< Psalmen 47 >
1 Een psalm, voor den opperzangmeester, onder de kinderen van Korach. Al gij volken, klapt in de hand; juicht Gode met een stem van vreugdegezang.
可拉後裔的詩,交與伶長。 萬民哪,你們都要拍掌! 要用誇勝的聲音向上帝呼喊!
2 Want de HEERE, de Allerhoogste, is vreselijk, een groot Koning over de ganse aarde.
因為耶和華至高者是可畏的; 他是治理全地的大君王。
3 Hij brengt de volken onder ons, en de natien onder onze voeten.
他叫萬民服在我們以下, 又叫列邦服在我們腳下。
4 Hij verkiest voor ons onze erfenis, de heerlijkheid van Jakob, dien Hij heeft liefgehad. (Sela)

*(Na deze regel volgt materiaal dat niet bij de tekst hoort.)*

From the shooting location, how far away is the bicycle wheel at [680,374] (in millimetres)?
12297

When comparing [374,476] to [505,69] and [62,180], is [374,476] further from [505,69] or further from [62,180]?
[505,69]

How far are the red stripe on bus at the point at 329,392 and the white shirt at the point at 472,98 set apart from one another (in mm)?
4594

他為我們選擇產業, 就是他所愛之雅各的榮耀。 (細拉)
5 God vaart op met gejuich, de HEERE met geklank der bazuin.
上帝上升,有喊聲相送; 耶和華上升,有角聲相送。
6 Psalmzingt Gode, psalmzingt! Psalmzingt onzen Koning, psalmzingt!
你們要向上帝歌頌,歌頌! 向我們王歌頌,歌頌!
7 Want God is een Koning der ganse aarde; psalmzingt met een onderwijzing!
因為上帝是全地的王; 你們要用悟性歌頌。
8 God regeert over de heidenen; God zit op den troon Zijner heiligheid.
上帝作王治理萬國; 上帝坐在他的聖寶座上。
9 De edelen der volken zijn verzameld tot het volk van den God van Abraham; want de schilden der aarde zijn Godes. Hij is zeer verheven!
列邦的君王聚集要作亞伯拉罕之上帝的民。 因為世界的盾牌是屬上帝的; 他為至高!